[Task to complete] Going through the data below, find how many lines include the word "único", and reply with that number alone.

-- The input follows --

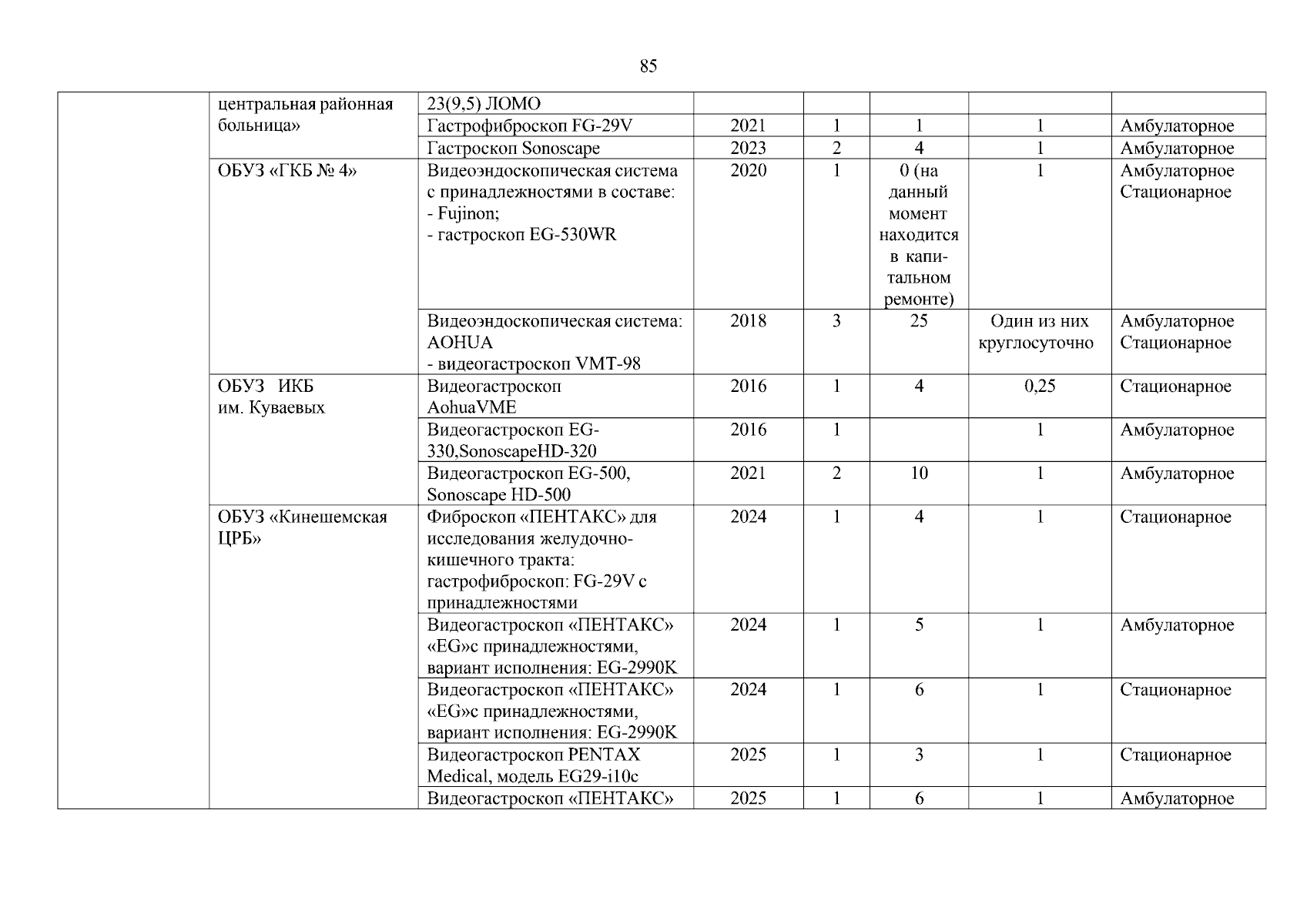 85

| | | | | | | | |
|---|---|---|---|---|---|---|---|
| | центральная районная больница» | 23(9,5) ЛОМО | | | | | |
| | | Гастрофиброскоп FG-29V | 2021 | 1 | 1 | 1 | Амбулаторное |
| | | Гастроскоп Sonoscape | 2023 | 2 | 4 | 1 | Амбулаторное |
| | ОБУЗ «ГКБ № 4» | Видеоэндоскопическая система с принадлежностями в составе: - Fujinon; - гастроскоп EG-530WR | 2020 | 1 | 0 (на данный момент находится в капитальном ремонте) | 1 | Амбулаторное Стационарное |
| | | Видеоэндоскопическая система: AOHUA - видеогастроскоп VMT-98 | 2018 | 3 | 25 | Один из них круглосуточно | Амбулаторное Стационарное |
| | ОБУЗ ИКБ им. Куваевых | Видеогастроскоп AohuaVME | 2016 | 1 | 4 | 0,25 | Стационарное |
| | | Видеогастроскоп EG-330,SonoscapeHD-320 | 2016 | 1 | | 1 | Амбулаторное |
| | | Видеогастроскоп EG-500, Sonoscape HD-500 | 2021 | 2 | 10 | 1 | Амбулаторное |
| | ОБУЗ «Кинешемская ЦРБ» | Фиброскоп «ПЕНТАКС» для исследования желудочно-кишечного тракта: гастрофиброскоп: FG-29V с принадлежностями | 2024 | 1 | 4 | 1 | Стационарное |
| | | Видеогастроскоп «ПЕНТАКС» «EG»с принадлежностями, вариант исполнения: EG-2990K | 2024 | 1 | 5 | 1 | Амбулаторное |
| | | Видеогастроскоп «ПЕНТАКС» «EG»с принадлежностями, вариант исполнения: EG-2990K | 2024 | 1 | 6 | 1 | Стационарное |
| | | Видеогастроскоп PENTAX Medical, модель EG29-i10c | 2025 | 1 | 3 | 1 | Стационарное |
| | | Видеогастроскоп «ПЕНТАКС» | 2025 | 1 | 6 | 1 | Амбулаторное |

-- The input concluded --
-- The input follows --

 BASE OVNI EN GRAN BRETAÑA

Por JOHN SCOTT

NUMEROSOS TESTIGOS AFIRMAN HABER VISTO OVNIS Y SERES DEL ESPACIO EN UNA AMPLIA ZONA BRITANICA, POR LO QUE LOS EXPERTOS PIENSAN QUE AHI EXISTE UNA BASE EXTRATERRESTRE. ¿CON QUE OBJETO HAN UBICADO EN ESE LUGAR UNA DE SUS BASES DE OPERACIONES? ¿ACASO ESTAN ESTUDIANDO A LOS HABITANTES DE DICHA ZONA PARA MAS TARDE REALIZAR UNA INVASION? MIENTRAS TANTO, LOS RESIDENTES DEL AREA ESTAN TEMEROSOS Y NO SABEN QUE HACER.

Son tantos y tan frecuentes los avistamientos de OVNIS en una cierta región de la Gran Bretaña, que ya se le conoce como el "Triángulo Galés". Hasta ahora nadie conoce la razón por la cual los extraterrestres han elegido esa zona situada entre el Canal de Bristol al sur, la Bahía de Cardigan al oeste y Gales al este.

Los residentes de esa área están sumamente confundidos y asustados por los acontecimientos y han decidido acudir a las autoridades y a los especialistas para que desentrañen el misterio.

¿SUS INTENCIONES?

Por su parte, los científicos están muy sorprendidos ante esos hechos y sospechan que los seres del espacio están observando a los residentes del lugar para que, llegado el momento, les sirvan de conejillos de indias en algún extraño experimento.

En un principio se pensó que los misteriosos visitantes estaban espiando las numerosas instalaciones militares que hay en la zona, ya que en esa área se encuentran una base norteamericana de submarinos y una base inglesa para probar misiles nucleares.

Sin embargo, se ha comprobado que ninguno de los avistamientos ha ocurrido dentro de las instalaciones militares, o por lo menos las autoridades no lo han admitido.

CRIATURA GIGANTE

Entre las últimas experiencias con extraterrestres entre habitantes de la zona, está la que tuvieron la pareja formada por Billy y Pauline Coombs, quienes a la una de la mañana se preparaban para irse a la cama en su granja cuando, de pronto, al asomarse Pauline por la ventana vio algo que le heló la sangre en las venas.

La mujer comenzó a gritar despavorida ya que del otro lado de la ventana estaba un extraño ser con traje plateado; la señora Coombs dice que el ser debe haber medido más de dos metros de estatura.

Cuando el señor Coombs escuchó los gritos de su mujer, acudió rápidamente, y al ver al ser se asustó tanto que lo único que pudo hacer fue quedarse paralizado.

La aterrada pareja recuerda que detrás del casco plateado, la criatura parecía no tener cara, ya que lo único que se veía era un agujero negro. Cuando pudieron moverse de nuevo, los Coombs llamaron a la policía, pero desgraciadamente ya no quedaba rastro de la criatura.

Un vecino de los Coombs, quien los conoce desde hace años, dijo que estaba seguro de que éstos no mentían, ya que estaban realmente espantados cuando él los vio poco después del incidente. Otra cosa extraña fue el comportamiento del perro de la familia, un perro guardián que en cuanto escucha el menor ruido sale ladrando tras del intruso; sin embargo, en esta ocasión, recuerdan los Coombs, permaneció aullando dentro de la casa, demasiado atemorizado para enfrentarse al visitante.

-- The input concluded --
-- The input follows --

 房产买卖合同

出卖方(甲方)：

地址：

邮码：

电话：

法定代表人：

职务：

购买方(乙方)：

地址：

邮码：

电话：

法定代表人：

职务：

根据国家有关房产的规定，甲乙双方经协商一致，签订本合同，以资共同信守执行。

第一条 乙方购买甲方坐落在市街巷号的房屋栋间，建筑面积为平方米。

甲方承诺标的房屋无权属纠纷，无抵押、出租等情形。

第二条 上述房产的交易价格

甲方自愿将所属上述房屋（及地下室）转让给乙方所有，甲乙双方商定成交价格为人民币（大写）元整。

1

-- The input concluded --

[Task response] 2